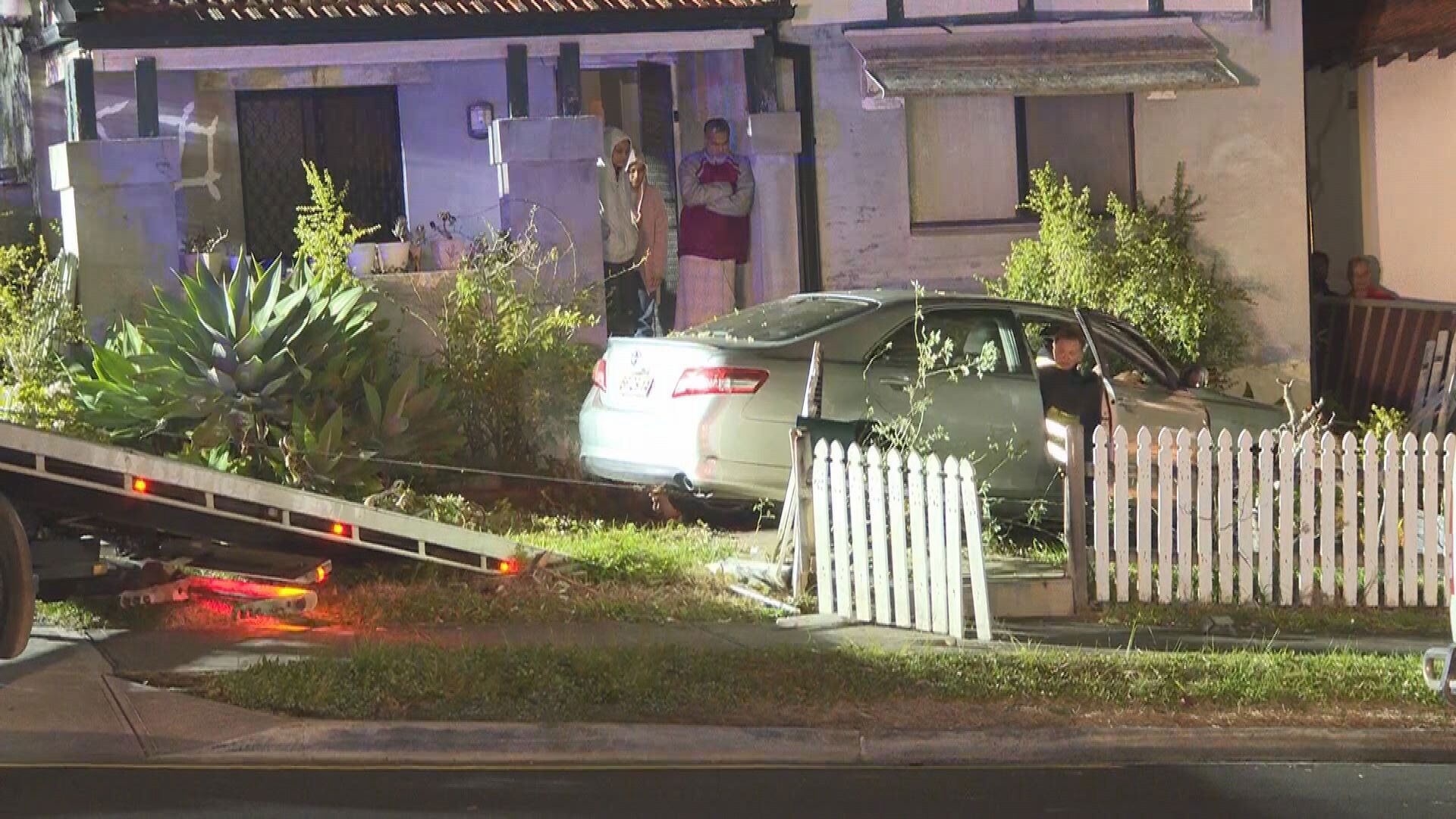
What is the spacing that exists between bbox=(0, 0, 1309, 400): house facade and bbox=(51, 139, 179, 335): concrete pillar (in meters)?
0.69

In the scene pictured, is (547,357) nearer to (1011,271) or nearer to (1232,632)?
(1011,271)

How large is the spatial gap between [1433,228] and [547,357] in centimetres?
1046

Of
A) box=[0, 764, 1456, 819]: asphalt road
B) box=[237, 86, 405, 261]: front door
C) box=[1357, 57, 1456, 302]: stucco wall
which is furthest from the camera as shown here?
box=[1357, 57, 1456, 302]: stucco wall

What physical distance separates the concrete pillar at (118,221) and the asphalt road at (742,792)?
725 cm

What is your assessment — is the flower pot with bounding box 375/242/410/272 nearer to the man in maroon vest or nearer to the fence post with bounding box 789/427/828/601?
the man in maroon vest

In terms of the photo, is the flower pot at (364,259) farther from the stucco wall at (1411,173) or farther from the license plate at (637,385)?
the stucco wall at (1411,173)

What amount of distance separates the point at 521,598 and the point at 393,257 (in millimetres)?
5441

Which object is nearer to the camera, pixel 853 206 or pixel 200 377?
pixel 200 377

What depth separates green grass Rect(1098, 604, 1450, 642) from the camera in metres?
10.5

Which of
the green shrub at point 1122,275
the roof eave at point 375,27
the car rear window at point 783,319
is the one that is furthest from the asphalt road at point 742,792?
the green shrub at point 1122,275

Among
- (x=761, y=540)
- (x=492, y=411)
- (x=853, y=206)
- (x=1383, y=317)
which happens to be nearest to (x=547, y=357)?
(x=492, y=411)

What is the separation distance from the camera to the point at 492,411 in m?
14.0

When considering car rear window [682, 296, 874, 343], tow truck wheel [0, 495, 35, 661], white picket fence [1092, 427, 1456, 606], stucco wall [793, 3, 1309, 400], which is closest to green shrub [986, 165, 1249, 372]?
stucco wall [793, 3, 1309, 400]

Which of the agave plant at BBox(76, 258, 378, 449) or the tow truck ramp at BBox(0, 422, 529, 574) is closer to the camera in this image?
the tow truck ramp at BBox(0, 422, 529, 574)
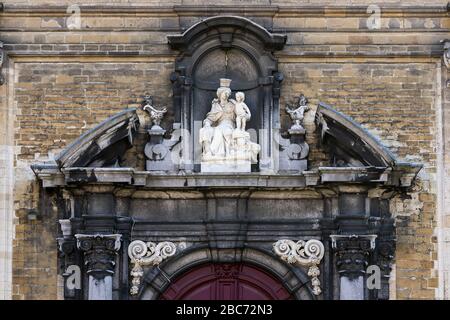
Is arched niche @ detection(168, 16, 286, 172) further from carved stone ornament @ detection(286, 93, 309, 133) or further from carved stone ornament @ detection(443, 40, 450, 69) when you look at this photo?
carved stone ornament @ detection(443, 40, 450, 69)

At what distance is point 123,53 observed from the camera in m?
23.8

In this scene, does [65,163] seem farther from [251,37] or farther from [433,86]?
[433,86]

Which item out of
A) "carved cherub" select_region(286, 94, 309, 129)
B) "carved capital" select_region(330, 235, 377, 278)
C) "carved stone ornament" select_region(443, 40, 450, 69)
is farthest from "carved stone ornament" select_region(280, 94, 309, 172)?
"carved stone ornament" select_region(443, 40, 450, 69)

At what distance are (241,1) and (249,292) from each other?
352 cm

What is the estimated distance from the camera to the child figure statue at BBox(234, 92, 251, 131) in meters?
23.3

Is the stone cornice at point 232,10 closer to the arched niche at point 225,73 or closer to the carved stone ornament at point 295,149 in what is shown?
the arched niche at point 225,73

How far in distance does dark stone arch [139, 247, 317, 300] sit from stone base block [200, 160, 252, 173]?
3.10 feet

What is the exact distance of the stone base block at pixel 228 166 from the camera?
23219 mm

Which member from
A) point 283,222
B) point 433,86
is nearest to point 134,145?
point 283,222

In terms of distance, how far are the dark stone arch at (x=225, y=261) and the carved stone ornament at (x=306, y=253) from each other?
9 centimetres

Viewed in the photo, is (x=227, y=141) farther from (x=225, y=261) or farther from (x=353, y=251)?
(x=353, y=251)

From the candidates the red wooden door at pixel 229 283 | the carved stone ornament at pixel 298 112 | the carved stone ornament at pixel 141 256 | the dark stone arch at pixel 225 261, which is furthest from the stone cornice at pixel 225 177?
the red wooden door at pixel 229 283

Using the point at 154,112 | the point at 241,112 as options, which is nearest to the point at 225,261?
the point at 241,112

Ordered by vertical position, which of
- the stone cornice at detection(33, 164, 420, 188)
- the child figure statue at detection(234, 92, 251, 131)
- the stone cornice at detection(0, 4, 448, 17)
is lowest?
the stone cornice at detection(33, 164, 420, 188)
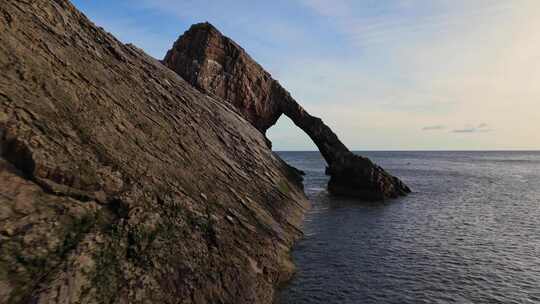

-----

__Challenge__
Copy every record above word for word, leaving out the pictures.

__Exercise response__
What is the spacing that exists between bbox=(0, 0, 1309, 400): house facade and bbox=(51, 139, 179, 335): concrete pillar (in meters)?
0.69

In the scene pictured, is (547,357) nearer to (1011,271) or nearer to (1232,632)?
(1011,271)

How large is the spatial gap between [1433,228] and [547,357] in centimetres?
1046

Of
A) box=[0, 764, 1456, 819]: asphalt road
B) box=[237, 86, 405, 261]: front door
C) box=[1357, 57, 1456, 302]: stucco wall
which is furthest from the camera as shown here?
box=[1357, 57, 1456, 302]: stucco wall

What physical distance separates the concrete pillar at (118,221) and the asphalt road at (742,792)?
725 cm

What is your assessment — is the flower pot with bounding box 375/242/410/272 nearer to the man in maroon vest or nearer to the fence post with bounding box 789/427/828/601?
the man in maroon vest

In terms of the photo, is the flower pot at (364,259) farther from the stucco wall at (1411,173) or farther from the license plate at (637,385)?
the stucco wall at (1411,173)

What amount of distance separates the point at 521,598 and the point at 393,257 (in millimetres)?
5441

Which object is nearer to the camera, pixel 853 206 or pixel 200 377?
pixel 200 377

What depth separates green grass Rect(1098, 604, 1450, 642) from the camera in metres?
10.5

Which of
the green shrub at point 1122,275
the roof eave at point 375,27
the car rear window at point 783,319
is the one that is furthest from the asphalt road at point 742,792?
the green shrub at point 1122,275

Among
- (x=761, y=540)
- (x=492, y=411)
- (x=853, y=206)
- (x=1383, y=317)
which happens to be nearest to (x=547, y=357)?
(x=492, y=411)

What is the separation distance from the camera to the point at 492,411 in m?
14.0

When considering car rear window [682, 296, 874, 343], tow truck wheel [0, 495, 35, 661], white picket fence [1092, 427, 1456, 606], stucco wall [793, 3, 1309, 400], which is closest to green shrub [986, 165, 1249, 372]?
stucco wall [793, 3, 1309, 400]

Which of the agave plant at BBox(76, 258, 378, 449) or the tow truck ramp at BBox(0, 422, 529, 574) is closer to the camera in this image?
the tow truck ramp at BBox(0, 422, 529, 574)
Is arched niche @ detection(168, 16, 286, 172) further from carved stone ornament @ detection(286, 93, 309, 133) or further from carved stone ornament @ detection(443, 40, 450, 69) when you look at this photo?
carved stone ornament @ detection(443, 40, 450, 69)

At what distance is point 123,53 observed from the camera in m?
23.8

In this scene, does [65,163] seem farther from [251,37] or farther from [433,86]?
[433,86]

Which item out of
A) "carved cherub" select_region(286, 94, 309, 129)
B) "carved capital" select_region(330, 235, 377, 278)
C) "carved stone ornament" select_region(443, 40, 450, 69)
is farthest from "carved stone ornament" select_region(280, 94, 309, 172)?
"carved stone ornament" select_region(443, 40, 450, 69)

At what distance are (241,1) and (249,292) from each other?
352 cm

What is the estimated distance from the camera to the child figure statue at BBox(234, 92, 251, 131) in meters?
23.3

Is the stone cornice at point 232,10 closer to the arched niche at point 225,73 or closer to the carved stone ornament at point 295,149 in what is shown?
the arched niche at point 225,73

How far in distance does dark stone arch [139, 247, 317, 300] sit from stone base block [200, 160, 252, 173]?
3.10 feet

What is the exact distance of the stone base block at pixel 228 166 from the camera?
23219 mm

Which member from
A) point 283,222
B) point 433,86
is nearest to point 134,145?
point 283,222

In terms of distance, how far are the dark stone arch at (x=225, y=261) and the carved stone ornament at (x=306, y=253) from each other?
9 centimetres

Viewed in the photo, is (x=227, y=141) farther from (x=225, y=261) or farther from (x=353, y=251)?
(x=353, y=251)

From the candidates the red wooden door at pixel 229 283 | the carved stone ornament at pixel 298 112 | the carved stone ornament at pixel 141 256 | the dark stone arch at pixel 225 261, which is furthest from the stone cornice at pixel 225 177?
the red wooden door at pixel 229 283

Using the point at 154,112 | the point at 241,112 as options, which is nearest to the point at 225,261?
the point at 241,112

Ordered by vertical position, which of
- the stone cornice at detection(33, 164, 420, 188)
- the child figure statue at detection(234, 92, 251, 131)
- the stone cornice at detection(0, 4, 448, 17)
is lowest?
the stone cornice at detection(33, 164, 420, 188)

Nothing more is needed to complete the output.